# Scikit-learn Introduction

Scikit-learn is a library for machine learning in Python.  It helps us in all of the following ways:

    1. Preprocessing: Getting the data into shape for Machine Learning
    2. Dimensionality Reduction: Reducing redundancy in variables
    3. Classification: Predicting one of a finite set of classes for data.
    4. Regression: Predicting a response variable
    5. Clustering: Finding natural patterns in the data.
    6. Model Selection: Finding the best model for our data.


We will be looking at our NYCFlights13 dataset here.   


In [None]:
%matplotlib inline

import pandas as pd
import matplotlib.pyplot as plt
import numpy as np
from sklearn.cross_validation  import train_test_split
from sklearn.preprocessing import StandardScaler, OneHotEncoder


flights = pd.read_csv('../data/nycflights13/flights.csv.gz')
weather = pd.read_csv('../data/nycflights13/weather.csv.gz')
airports = pd.read_csv('../data/nycflights13/airports.csv.gz')

df_withweather = pd.merge(flights, weather, how='left', on=['year','month', 'day', 'hour'])
df = pd.merge(df_withweather, airports, how='left', left_on='dest', right_on='faa')

df = df.dropna()

In [None]:
# Let's examine the data

df

## Feature Vector

Let's create a feature vector.

In [None]:

pred = 'dep_delay'
features =  ['month','day','dep_time','arr_time','carrier','dest','air_time','distance', 
             'lat', 'lon', 'alt',  'dewp', 'humid', 'wind_speed', 'wind_gust', 
             'precip', 'pressure', 'visib' ]

features_v = df[features]
pred_v = df[pred]

pd.options.mode.chained_assignment = None  # default='warn'

# carrier is not a number, so transform it into an number
features_v['carrier'] = pd.factorize(features_v['carrier'])[0]

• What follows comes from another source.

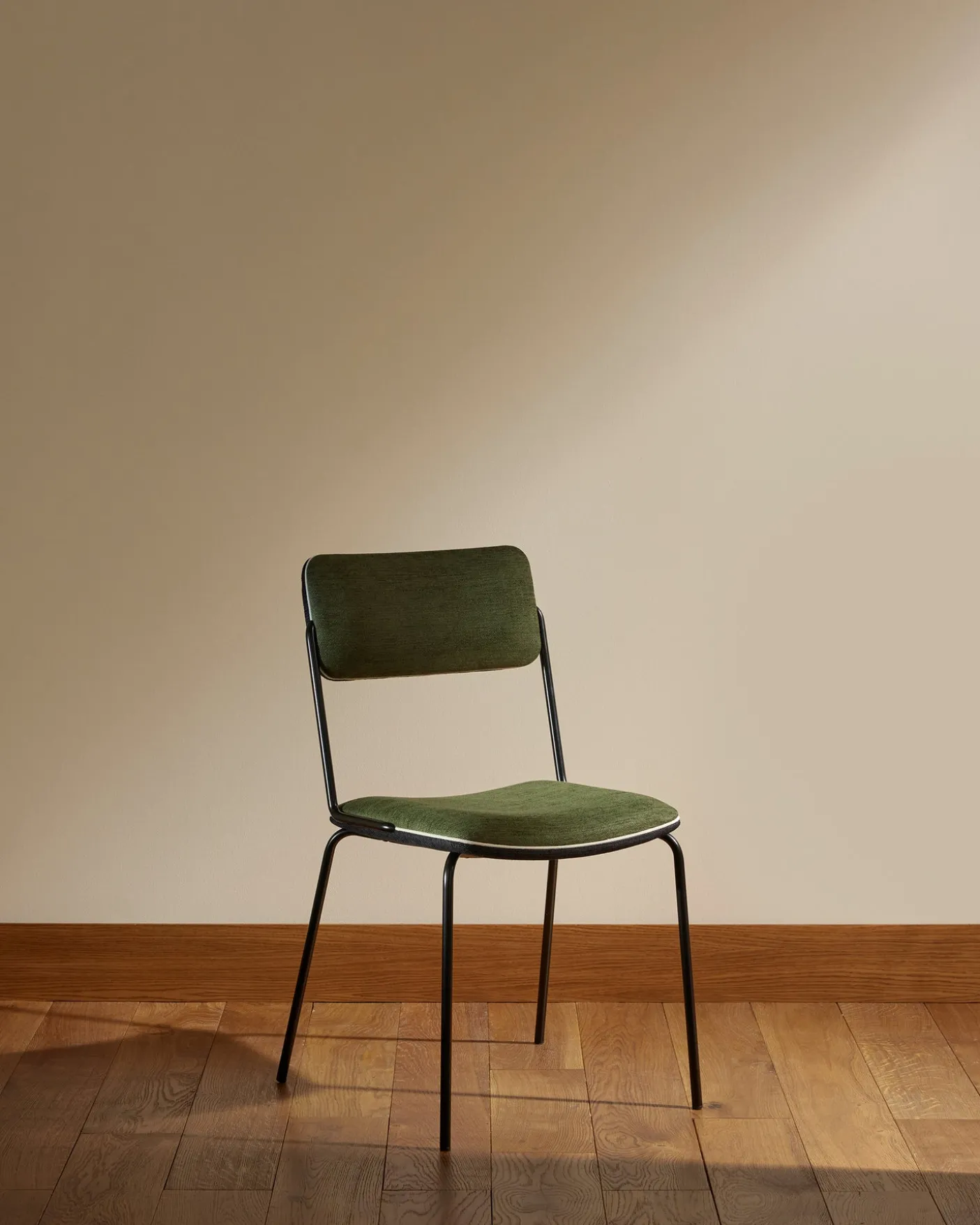 Chaise Double Jeu - Noir / Vert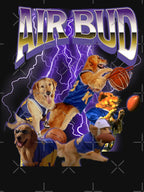 90s Air Bud Bootleg Parody Shirt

# dest is not a number, so transform it into a number
features_v['dest'] = pd.factorize(features_v['dest'])[0]



In [None]:
# Let's look at our feature vector

features_v

### Scaling the feature vector

Let's scale the feature vector.

In [None]:
# Notice how the magnitude of the dimensions is wildly different. Let's try scaling
scaler = StandardScaler()
scaled_features = scaler.fit_transform(features_v)




In [None]:
scaled_features

### Reducing Dimensions

Let's use PCA to reduce dimensions down to two.

In [None]:
from sklearn.decomposition import PCA

pca = PCA(n_components=2)
X_r = pca.fit(scaled_features).transform(scaled_features)

In [None]:
X_r

# Plotting

Let's do a quick plot of the data. Because we have many dimensions and we want a 2-D plot, we need to reduce dimensions down to 2.  We can do this with PCA, which will reduce the dimensions to only two by combining redundant features into two principal components.


In [None]:
import matplotlib.pyplot as plt


# Percentage of variance explained for each components
print('explained variance ratio (first two components): %s'
      % str(pca.explained_variance_ratio_))

plt.figure()
lw = 2

plt.scatter(X_r[:,0], X_r[:,1], alpha=.8, lw=lw)
plt.title('PCA of flights dataset')